Armstrong is thriving under the tutelage of Norton.
"He's just allows you to be yourself," said Armstrong. "He's out there, he's just like us. He might talk more than us. He's yelling and screaming more than the players are, so he gets everyone into it. He makes practice fun. He brings the energy every day. You're not going to look at him and go, ‘Oh man, where's coach at? You don't hear him today.' He's going to be out there in your ear and I think that helps me a lot, to just be yourself and play ball."
New middle linebacker Curtis Lofton has had a similar experience with Norton.
"OHHH! That's how I'd describe it," Lofton said of Norton's style of coaching. "We take the personality of our defensive coordinator. He has a ton of energy. We're going to be stingy. We're going to dictate the offenses. It starts right now. We're going to do it day by day and be consistent with it. That's what we're focusing on doing right now."
"You think sometimes that this is going to be the day that he doesn't have [that energy] but he brings it to us every single day and we love it. We feed off of it."
"I am who I am," Norton responded. "I've coached and played the same way. Early on in my coaching career, I learned that I need to approach games, approach practice, approach meetings just the way I played the game - just hard and give it everything you have. I think the players appreciate that. Over my time as a coach and player, players appreciate the honesty. You give them everything you have, and a lot of times the players, they have a tendency to become like their coach. I wouldn't mind guys having a lot of energy, feisty, smart, enthusiastic, really care about what they're doing, giving everything they have. I like to have players like that."
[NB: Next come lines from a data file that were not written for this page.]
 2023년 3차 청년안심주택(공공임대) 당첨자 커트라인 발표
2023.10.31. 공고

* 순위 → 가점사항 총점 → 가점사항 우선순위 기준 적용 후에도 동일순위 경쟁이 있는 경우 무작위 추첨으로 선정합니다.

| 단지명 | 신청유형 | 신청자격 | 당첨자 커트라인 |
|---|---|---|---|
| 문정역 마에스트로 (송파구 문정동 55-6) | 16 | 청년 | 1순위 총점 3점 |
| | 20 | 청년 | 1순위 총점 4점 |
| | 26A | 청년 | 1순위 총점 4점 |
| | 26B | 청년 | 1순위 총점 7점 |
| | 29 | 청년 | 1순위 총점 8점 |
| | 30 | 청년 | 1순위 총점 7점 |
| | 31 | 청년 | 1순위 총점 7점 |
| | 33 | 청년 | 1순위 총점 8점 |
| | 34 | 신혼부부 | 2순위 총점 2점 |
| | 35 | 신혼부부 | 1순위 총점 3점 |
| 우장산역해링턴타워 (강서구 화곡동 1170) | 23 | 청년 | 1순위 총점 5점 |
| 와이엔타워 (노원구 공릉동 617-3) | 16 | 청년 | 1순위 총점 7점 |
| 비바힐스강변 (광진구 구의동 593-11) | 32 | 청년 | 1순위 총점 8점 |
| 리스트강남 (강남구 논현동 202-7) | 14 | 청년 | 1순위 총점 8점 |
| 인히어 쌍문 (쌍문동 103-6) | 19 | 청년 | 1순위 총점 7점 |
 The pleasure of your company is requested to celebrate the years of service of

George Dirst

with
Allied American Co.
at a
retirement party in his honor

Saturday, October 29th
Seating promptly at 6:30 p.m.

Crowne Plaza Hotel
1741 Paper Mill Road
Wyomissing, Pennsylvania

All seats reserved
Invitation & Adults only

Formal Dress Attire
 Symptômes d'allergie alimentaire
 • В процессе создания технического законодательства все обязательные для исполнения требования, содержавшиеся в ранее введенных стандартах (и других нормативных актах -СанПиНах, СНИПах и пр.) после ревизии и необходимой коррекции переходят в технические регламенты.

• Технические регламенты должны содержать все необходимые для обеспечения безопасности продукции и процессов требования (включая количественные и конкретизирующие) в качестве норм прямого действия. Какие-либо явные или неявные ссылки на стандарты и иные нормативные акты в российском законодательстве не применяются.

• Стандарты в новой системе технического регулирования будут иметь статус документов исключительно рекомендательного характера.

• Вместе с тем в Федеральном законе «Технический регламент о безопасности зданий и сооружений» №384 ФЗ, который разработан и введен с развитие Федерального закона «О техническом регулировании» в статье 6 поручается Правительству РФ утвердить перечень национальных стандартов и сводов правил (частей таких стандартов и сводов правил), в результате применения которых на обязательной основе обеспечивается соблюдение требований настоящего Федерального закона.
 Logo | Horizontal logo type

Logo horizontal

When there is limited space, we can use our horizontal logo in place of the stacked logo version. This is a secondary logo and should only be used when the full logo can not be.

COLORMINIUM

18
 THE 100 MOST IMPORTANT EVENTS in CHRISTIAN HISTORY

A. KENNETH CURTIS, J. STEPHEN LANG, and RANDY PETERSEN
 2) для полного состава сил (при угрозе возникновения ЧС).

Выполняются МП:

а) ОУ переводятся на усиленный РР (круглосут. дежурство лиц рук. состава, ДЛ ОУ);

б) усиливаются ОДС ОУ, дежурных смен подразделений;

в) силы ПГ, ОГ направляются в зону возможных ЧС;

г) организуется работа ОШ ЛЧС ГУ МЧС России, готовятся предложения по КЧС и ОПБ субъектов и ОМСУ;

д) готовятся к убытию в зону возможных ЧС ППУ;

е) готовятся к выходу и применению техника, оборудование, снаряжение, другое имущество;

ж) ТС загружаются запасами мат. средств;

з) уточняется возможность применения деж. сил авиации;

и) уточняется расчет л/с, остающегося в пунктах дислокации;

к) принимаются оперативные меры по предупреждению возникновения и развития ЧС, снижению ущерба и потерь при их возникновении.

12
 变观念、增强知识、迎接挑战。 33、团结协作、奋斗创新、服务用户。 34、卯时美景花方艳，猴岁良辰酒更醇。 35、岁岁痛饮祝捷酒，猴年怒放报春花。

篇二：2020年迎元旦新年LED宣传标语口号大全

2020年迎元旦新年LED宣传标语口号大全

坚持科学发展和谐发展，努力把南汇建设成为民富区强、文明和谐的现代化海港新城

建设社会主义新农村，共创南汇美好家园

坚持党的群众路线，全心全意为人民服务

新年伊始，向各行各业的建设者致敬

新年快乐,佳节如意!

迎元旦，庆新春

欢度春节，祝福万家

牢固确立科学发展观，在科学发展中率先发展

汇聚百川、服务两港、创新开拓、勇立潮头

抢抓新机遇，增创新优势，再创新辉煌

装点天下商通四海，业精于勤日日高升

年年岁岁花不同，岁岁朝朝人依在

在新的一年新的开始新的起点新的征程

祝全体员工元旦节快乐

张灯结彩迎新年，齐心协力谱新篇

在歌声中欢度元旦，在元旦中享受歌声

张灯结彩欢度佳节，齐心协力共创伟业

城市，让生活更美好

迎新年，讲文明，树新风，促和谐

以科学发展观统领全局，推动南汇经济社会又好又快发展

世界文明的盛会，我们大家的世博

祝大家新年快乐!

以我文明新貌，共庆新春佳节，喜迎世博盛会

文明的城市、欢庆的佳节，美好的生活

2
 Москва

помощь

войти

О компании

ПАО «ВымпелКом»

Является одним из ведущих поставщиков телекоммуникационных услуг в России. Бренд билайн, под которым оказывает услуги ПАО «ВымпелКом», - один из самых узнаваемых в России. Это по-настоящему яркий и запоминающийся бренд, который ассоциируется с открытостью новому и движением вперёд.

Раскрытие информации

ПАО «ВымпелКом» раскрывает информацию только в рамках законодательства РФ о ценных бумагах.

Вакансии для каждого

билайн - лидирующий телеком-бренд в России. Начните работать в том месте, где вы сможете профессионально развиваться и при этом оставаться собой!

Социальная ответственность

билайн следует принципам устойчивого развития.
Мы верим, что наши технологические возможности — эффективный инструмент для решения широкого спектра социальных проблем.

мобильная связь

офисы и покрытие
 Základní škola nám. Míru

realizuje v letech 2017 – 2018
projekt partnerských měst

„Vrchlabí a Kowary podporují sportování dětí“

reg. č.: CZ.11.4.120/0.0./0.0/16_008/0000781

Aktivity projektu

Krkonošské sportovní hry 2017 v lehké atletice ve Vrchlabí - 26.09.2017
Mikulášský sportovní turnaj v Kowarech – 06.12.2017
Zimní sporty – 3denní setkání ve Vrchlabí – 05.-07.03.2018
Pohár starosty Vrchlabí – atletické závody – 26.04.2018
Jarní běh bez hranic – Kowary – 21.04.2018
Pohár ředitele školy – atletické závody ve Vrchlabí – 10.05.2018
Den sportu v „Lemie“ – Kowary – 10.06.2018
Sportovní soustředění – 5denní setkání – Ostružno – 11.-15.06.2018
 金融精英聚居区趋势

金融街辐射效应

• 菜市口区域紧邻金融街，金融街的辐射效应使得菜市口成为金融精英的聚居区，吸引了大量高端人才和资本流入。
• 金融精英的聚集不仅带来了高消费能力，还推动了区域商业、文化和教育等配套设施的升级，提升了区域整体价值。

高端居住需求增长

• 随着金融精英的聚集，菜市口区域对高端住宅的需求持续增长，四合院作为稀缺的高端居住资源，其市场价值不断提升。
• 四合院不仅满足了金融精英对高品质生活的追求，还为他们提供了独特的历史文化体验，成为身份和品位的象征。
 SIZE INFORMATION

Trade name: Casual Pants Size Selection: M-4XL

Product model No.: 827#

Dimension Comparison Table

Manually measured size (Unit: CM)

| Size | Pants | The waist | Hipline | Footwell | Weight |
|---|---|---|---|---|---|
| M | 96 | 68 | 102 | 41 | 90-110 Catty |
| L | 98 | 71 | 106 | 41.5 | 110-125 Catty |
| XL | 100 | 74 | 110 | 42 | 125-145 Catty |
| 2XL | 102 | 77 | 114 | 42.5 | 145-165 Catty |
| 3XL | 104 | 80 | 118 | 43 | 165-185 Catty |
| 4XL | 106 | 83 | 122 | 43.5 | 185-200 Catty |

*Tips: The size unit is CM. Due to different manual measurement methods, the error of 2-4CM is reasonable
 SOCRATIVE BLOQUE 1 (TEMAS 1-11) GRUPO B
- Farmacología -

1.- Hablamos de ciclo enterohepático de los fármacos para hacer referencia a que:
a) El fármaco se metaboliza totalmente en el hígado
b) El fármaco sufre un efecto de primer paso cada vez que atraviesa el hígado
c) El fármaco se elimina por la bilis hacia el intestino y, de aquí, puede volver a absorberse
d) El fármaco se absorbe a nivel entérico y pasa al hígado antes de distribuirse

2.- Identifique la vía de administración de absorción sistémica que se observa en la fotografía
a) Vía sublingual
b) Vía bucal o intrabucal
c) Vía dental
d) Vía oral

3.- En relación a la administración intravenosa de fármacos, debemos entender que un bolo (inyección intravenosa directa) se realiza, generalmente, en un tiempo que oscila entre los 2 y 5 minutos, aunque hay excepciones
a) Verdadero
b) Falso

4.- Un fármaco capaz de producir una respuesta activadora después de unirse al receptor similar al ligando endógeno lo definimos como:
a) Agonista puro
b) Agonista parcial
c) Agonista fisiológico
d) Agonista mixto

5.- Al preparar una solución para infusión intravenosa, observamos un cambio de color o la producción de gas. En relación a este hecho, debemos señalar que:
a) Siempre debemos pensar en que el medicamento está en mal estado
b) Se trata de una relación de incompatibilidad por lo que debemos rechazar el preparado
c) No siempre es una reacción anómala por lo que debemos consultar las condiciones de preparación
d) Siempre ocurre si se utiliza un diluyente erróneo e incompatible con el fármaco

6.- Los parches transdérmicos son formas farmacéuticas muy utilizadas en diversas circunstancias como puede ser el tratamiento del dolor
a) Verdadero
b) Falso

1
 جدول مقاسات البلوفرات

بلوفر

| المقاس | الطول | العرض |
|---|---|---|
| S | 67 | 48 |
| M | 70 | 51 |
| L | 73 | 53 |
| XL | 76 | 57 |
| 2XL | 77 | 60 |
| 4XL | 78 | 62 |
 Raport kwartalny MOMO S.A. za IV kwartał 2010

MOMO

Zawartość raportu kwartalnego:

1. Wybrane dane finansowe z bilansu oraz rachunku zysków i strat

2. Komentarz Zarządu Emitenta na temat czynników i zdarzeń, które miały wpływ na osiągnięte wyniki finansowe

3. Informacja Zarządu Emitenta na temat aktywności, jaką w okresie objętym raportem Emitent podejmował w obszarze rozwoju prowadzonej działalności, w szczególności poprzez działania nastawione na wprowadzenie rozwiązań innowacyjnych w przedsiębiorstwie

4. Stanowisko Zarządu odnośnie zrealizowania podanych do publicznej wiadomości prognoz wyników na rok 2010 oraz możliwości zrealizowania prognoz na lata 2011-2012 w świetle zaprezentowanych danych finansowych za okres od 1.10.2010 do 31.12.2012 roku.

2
Where this defense, and Armstrong in particular, have to be careful is when to be aggressive and when to turn it off and move onto the next play. This is something Lofton understands as an 8-year veteran middle linebacker who joined the Saints in the wake of the ‘Bountygate' scandal.
Classically, the Raiders once embodied aggressive, in-your-face defenses. It's not dissimilar to the style the Seahawks played in their ‘Legion of Boom' defense while Norton was linebackers coach there.
The key is discipline. The Raiders of old wouldn't be able to exist in today's NFL with far more strict policies and punishments for unsportsmanlike conduct and unnecessary roughness.
If there is one unit that has the talent right now to bring the energy and aggressiveness between the whistles without showering the field with yellow hankies, it's the linebacking corps. It starts there. Right where former linebackers Jack Del Rio and Ken Norton Jr like it.